The other guys, the game’s stars, haven’t gotten it done. They’ve been there on Sunday. Rory was there at Honda. Scott was there at Bay Hill. Mickelson was there at the Wells Fargo Championship last week.

And, of course, someone else won.

That’s why this PGA Tour season, which began way back last October, has been as flat as west Texas.

It’s had its moments, most notably Bubba Watson winning the Masters again, but it’s just sort of floated along otherwise.

J.B. Holmes winning at Quail Hollow last week was a good story as was Matt Kuchar holing a bunker shot on the 72nd hole to win the RBC Heritage after a month of near misses. Patrick Reed pronounced himself one of the five best players in the game and, since then, has missed two cuts in four starts, failed to to finish inside the top 45 in the other two events and broken par three times in 12 rounds.

Sizzle has been missing.

Maybe it returns at The Players Championship, which begins Thursday at the TPC Stadium course, which can be to tournament golf what Talladega is to NASCAR.

Maybe, like so many things, it goes back to Tiger. Or, more accurately, no Tiger.

“It’s obvious when he’s not around,” Adam Scott said.

Scott, it should be noted, can supplant Woods as the No. 1 player in the world if he finishes 16th or better this week. In a quirk that is too complicated to explain, Scott would ascend to No. 1 if he didn’t play this week. Strange but true.

Like cicadas and white pants, the Tour goes in cycles. Right now, it’s in a different player every week mode. Even when Jimmy Walker won three times in four months, it came during football season, which even the PGA Tour acknowledges dominates the sports landscape like the summer sun in Scottsdale.

The Players Championship can go a long way defining this season and not just because television will keep replaying shots that splashdown at the famous par-3 17th hole. It’s one of the handful of events that brings all the best players together, it has a history that’s familiar to golf fans and it’s a cool event on a fun course.
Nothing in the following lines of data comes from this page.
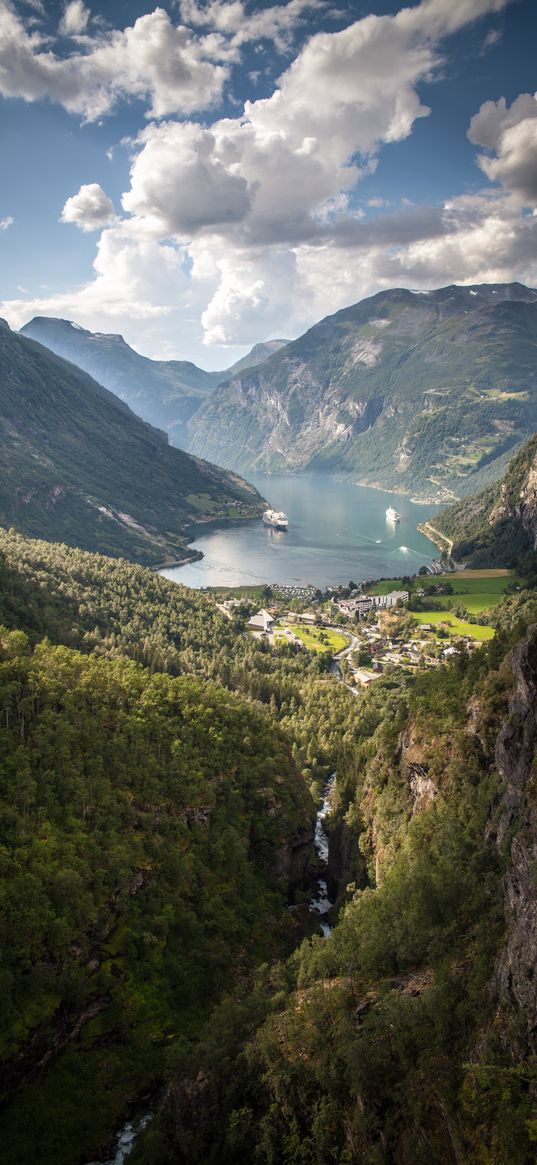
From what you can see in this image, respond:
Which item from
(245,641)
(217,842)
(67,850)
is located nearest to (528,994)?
(67,850)

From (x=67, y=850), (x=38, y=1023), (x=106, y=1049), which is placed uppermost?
(x=67, y=850)

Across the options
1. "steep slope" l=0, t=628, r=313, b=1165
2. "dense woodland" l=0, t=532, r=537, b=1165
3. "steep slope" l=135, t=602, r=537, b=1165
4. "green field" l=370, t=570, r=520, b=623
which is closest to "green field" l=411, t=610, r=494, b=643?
"green field" l=370, t=570, r=520, b=623

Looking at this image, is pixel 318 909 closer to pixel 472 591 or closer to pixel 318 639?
pixel 318 639

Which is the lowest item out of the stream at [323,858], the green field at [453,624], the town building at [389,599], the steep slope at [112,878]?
the stream at [323,858]

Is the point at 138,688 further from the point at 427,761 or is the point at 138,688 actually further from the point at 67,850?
the point at 427,761

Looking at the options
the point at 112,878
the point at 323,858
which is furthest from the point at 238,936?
the point at 323,858

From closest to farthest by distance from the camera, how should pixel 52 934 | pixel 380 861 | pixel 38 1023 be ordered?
pixel 38 1023 → pixel 52 934 → pixel 380 861

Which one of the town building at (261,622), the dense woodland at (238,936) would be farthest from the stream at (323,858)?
the town building at (261,622)

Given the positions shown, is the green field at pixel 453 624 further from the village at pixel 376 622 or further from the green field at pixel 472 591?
the green field at pixel 472 591
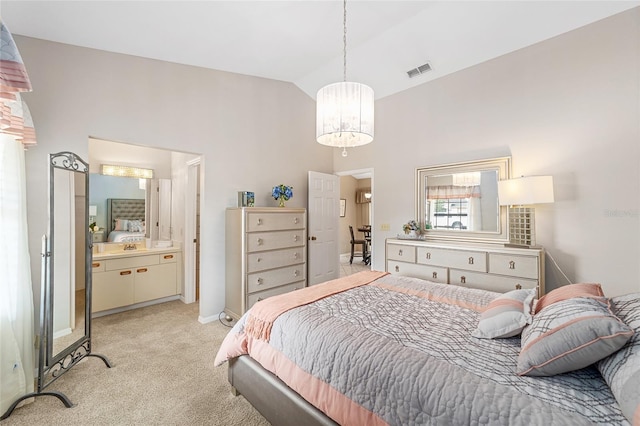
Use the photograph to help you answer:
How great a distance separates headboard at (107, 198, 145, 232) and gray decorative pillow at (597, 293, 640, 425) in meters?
3.92

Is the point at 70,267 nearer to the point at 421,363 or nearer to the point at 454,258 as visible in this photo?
the point at 421,363

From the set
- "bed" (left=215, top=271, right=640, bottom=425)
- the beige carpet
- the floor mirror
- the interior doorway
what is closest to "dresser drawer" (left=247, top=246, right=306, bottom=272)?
the beige carpet

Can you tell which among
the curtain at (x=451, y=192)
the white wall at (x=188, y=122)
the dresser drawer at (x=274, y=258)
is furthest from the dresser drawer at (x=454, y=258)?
the white wall at (x=188, y=122)

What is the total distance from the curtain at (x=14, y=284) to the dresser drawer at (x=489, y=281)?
3.78 meters

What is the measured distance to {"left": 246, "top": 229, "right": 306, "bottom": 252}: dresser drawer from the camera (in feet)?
10.9

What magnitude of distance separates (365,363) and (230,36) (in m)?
3.20

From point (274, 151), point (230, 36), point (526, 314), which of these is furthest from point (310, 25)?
point (526, 314)

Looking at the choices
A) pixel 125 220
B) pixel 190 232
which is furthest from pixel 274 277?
pixel 125 220

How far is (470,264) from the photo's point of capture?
3.01 m

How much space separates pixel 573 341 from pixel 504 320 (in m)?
0.35

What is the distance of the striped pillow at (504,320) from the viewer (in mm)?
1368

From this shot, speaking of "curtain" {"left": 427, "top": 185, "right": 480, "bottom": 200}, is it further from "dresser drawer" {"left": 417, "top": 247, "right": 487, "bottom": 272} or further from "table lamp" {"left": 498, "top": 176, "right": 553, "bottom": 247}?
"dresser drawer" {"left": 417, "top": 247, "right": 487, "bottom": 272}

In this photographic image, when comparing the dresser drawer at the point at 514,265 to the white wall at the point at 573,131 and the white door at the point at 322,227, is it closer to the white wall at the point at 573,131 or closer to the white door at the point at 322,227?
the white wall at the point at 573,131

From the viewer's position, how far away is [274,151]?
4.18m
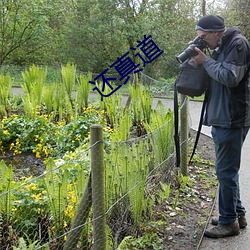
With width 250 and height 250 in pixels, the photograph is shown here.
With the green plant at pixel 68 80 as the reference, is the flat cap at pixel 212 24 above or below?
above

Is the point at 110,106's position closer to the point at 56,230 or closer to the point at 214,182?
the point at 214,182

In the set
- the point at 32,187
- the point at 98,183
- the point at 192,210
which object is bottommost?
the point at 192,210

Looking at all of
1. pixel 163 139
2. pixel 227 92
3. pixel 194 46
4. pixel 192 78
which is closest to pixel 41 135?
pixel 163 139

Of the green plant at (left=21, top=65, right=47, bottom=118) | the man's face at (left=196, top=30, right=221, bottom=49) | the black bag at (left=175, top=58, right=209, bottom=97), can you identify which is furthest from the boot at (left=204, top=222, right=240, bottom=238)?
the green plant at (left=21, top=65, right=47, bottom=118)

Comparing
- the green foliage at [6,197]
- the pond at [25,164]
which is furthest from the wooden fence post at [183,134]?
the green foliage at [6,197]

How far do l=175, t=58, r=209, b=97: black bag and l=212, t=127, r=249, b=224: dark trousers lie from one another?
0.35 meters

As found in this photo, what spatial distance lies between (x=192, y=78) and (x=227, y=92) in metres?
0.32

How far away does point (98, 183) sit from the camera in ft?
7.84

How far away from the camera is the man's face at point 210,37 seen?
3.03m

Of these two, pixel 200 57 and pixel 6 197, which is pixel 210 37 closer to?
pixel 200 57

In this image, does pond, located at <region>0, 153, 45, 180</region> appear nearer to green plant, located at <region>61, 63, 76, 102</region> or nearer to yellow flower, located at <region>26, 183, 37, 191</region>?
yellow flower, located at <region>26, 183, 37, 191</region>

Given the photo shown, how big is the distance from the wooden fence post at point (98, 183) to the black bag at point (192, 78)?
42.6 inches

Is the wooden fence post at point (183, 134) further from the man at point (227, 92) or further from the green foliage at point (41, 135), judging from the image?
the green foliage at point (41, 135)

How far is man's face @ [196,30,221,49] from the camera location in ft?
9.93
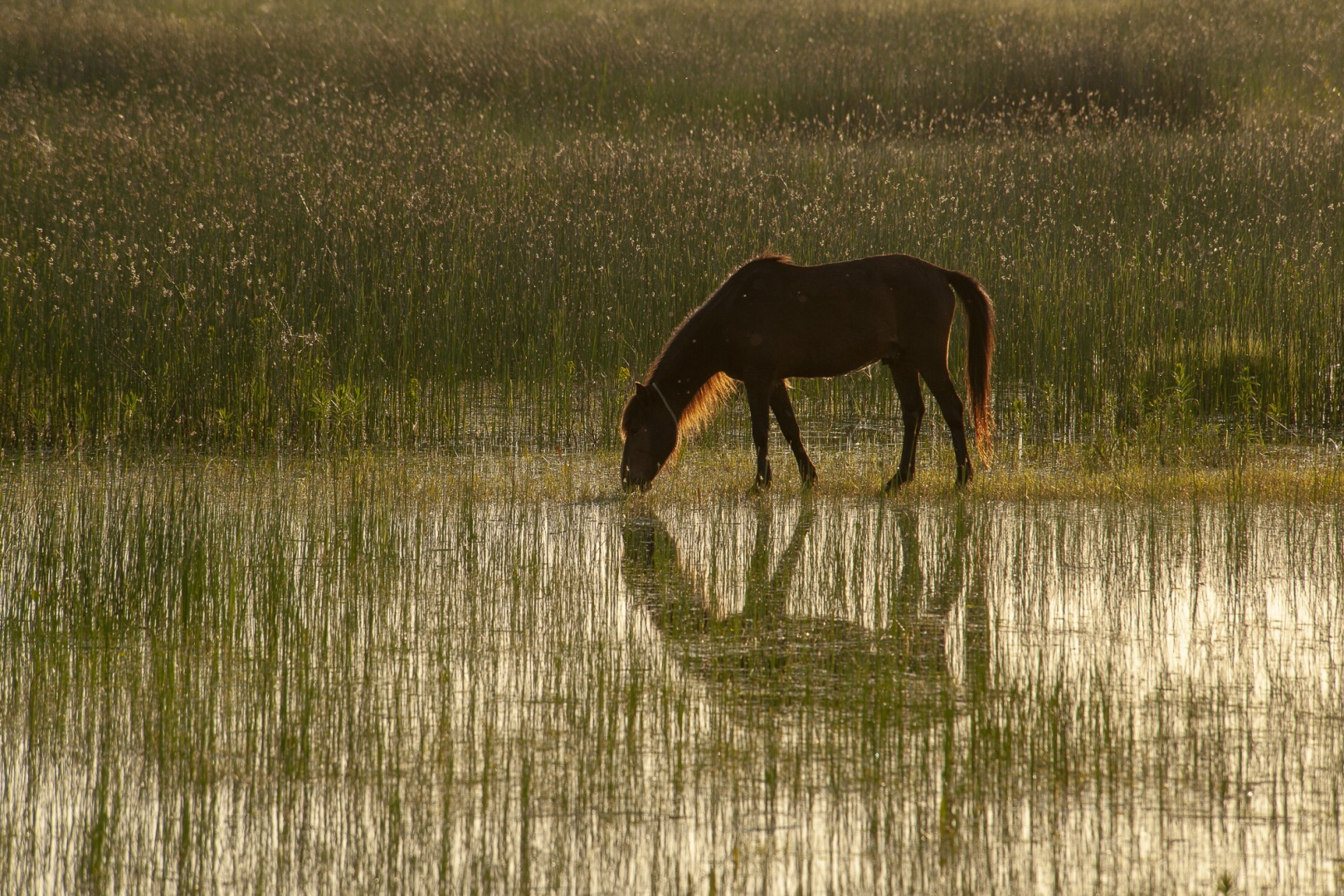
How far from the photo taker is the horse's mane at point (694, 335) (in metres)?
6.93

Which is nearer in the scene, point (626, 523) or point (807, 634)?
point (807, 634)

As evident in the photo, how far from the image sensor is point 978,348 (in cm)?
729

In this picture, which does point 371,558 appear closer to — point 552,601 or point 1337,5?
point 552,601

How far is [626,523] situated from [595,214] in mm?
5822

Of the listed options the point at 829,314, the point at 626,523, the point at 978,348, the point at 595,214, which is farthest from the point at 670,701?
the point at 595,214

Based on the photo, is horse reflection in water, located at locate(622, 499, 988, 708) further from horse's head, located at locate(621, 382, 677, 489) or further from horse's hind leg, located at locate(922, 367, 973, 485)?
horse's hind leg, located at locate(922, 367, 973, 485)

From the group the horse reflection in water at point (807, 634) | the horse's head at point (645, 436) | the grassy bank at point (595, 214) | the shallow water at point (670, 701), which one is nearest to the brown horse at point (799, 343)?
the horse's head at point (645, 436)

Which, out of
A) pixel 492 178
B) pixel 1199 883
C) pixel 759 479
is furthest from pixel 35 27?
pixel 1199 883

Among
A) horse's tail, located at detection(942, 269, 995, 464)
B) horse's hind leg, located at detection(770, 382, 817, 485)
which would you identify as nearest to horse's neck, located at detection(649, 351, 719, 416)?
horse's hind leg, located at detection(770, 382, 817, 485)

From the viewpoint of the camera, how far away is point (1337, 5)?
24203mm

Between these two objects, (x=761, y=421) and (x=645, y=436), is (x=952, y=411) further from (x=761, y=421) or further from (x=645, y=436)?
(x=645, y=436)

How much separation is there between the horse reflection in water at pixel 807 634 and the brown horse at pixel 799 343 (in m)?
1.08

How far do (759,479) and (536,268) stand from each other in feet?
14.5

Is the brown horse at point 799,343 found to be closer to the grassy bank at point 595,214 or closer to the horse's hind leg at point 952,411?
the horse's hind leg at point 952,411
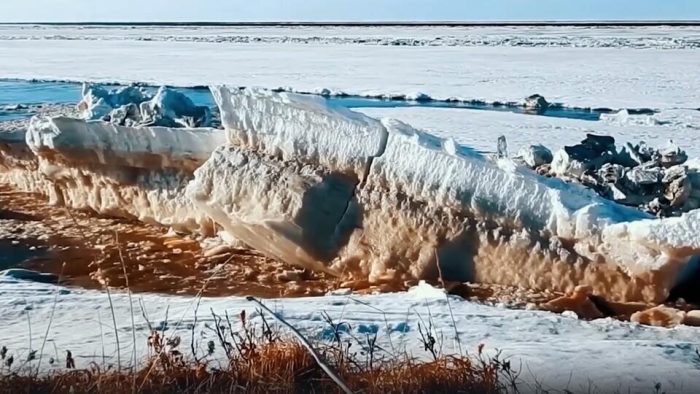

When the Players Championship moved to May in 2007, it was, in part, to escape the shadow of the NCAA tournament and provide better agronomic conditions for the golfers. This year, it’s being dwarfed by the NFL draft (the local Jacksonville Jaguars have the third pick and Johnny Manziel is in play) and a handful of greens have more dirt than grass.

Commissioner Tim Finchem said the greens will be completely redone after next year’s event, some trees will be removed and raised the possibility – a remote one – that the Tour might reconsider the May date if weather-related grass problems persist.

None of that will matter, though, when Mickelson, Sergio Garcia and Dustin Johnson head out at 8:39 a.m. Thursday and Fowler, Scott and Steve Stricker tee it up after lunch.

The PGA Tour, like every other major sport, is star driven. Dynasties and dominant players are good things, whether it’s the Miami Heat, Jimmie Johnson or Peyton Manning. Until Woods returns – he says he’s hopeful that will be sometime this summer but that may be wishful thinking – the PGA Tour keeps rolling along.

It’s been a relatively quiet ride so far.